In occasione delle celebrazioni del primo anniversario della strage di Lampedusa, Carta di Roma ha diffuso una nota – rilanciata subito dal Comitato 3 ottobre – per ricordare a tutti gli organi di informazione il punto c) del protocollo deontologico: l’obbligo di tutelare l’identità dei richiedenti asilo, dei rifugiati e delle vittime della tratta per evitare ritorsioni contro loro stessi e contro i loro familiari. Una necessità nel caso specifico rafforzata dalla presenza a Lampedusa di superstiti e familiari delle vittime di origine eritrea, cioè cittadini di un Paese che pratica in modo sistematico questo genere di ritorsioni.
Il giorno dopo la diffusione della nota, il nostro invito è stato disatteso in modo plateale attraverso la pubblicazione di una fotografia di Papa Francesco circondato da familiari delle vittime e superstiti.

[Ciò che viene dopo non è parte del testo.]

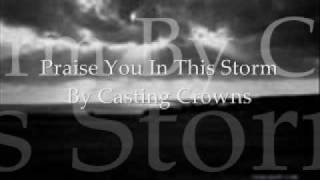 Praise You In This Storm - Casting Crowns [with lyrics]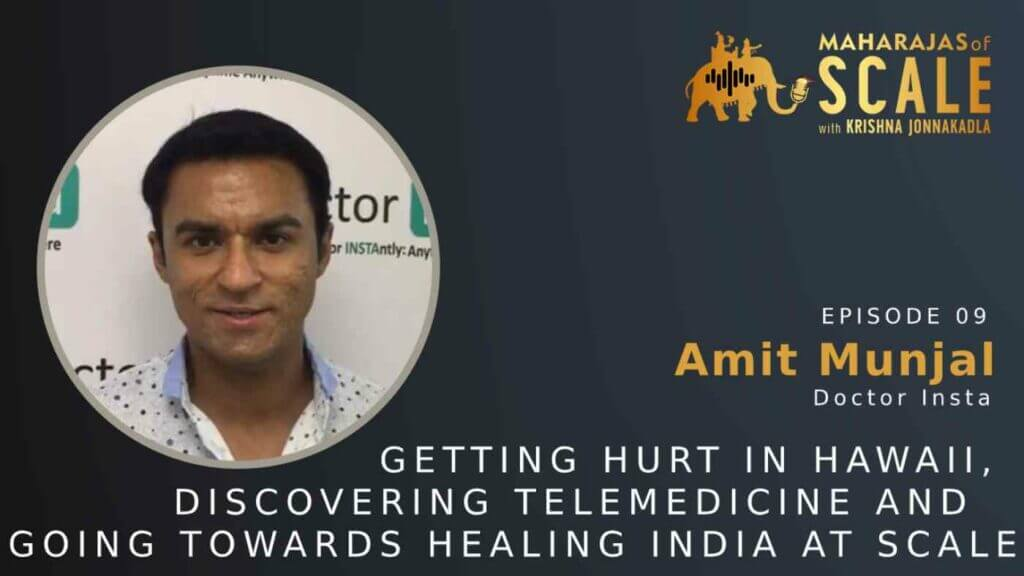 Cover Image for Episode 9: Amit Munjal of Doctor Insta: Getting hurt in Hawaii, discovering Telemedicine and Delivering access to Medicine across India at Scale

Una foto di gruppo dove è possibile vedere (e individuare benissimo) una trentina di cittadini eritrei. La foto è stata pubblicata da tutti i principali quotidiani di carta e nel web. Ancora adesso è facilissimo vederla digitando poche ovvie parole chiave in qualunque motore di ricerca.
La violazione del codice deontologico è evidente e clamorosa. Ma il contesto in cui è avvenuta ci offre uno spunto per una riflessione sull’applicazione delle regole e sul significato e le ragioni originarie della Carta di Roma. Un codice deontologico dinamico, che dà indicazioni da applicare con buon senso. Tenendo conto del fatto che la realtà non solo è complessa, ma è in continuo movimento.
Noi non sappiamo se quanti hanno diffuso quella foto (e le autorità vaticane che hanno consentito che fosse scattata) abbiano valutato che mettevano a rischio le persone ritratte e i loro familiari che si trovano in Eritrea. Chiederemo chiarimenti su questo punto. Ma, in attesa di questi chiarimenti, vogliamo sperare che questa valutazione sia stata fatta. E si sia ragionato così.
«È vero che il regime eritreo colpisce quanti sono fuggiti dalla dittatura e i loro familiari. Ma, in questo caso, abbiamo ritenuto che mai si potrà spingere fino al punto di colpire persone ritratte accanto al Santo Padre. Anzi, riteniamo che il fatto di comparire in quella fotografia crei una sorta di ‘assicurazione’ sulla vita e sull’incolumità delle persone fotografate e delle loro famiglie. Perché se dovesse giungere notizia di una sola ritorsione, lo scandalo sarebbe mondiale. E il regime eritreo subirebbe sanzioni, morali e anche economiche, che lo metterebbero ancor più di quanto è già ai margini del mondo civile e democratico. Dunque vigileremo, manterremo contatti con ciascuna delle persone ritratte. Quelle persone, e i loro familiari, sono tutelate dal Vaticano e da tutte le democrazie occidentali»:
Ecco, ci auguriamo che si sia ragionato così. Anche se molti fatti lo smentiscono. Infatti l’immagine col Papa non è l’unica, tra quelle diffuse in questi giorni, dove è possibile riconoscere dei rifugiati eritrei.
Qua non si tratta di un problema di linguaggio, di “politicamente corretto”. Il punto c) della Carta di Roma enuncia una norma di puro buon senso. È una norma a tutela dell’incolumità fisica dei rifugiati e dei loro familiari. Chi la viola si assume una responsabilità gravissima.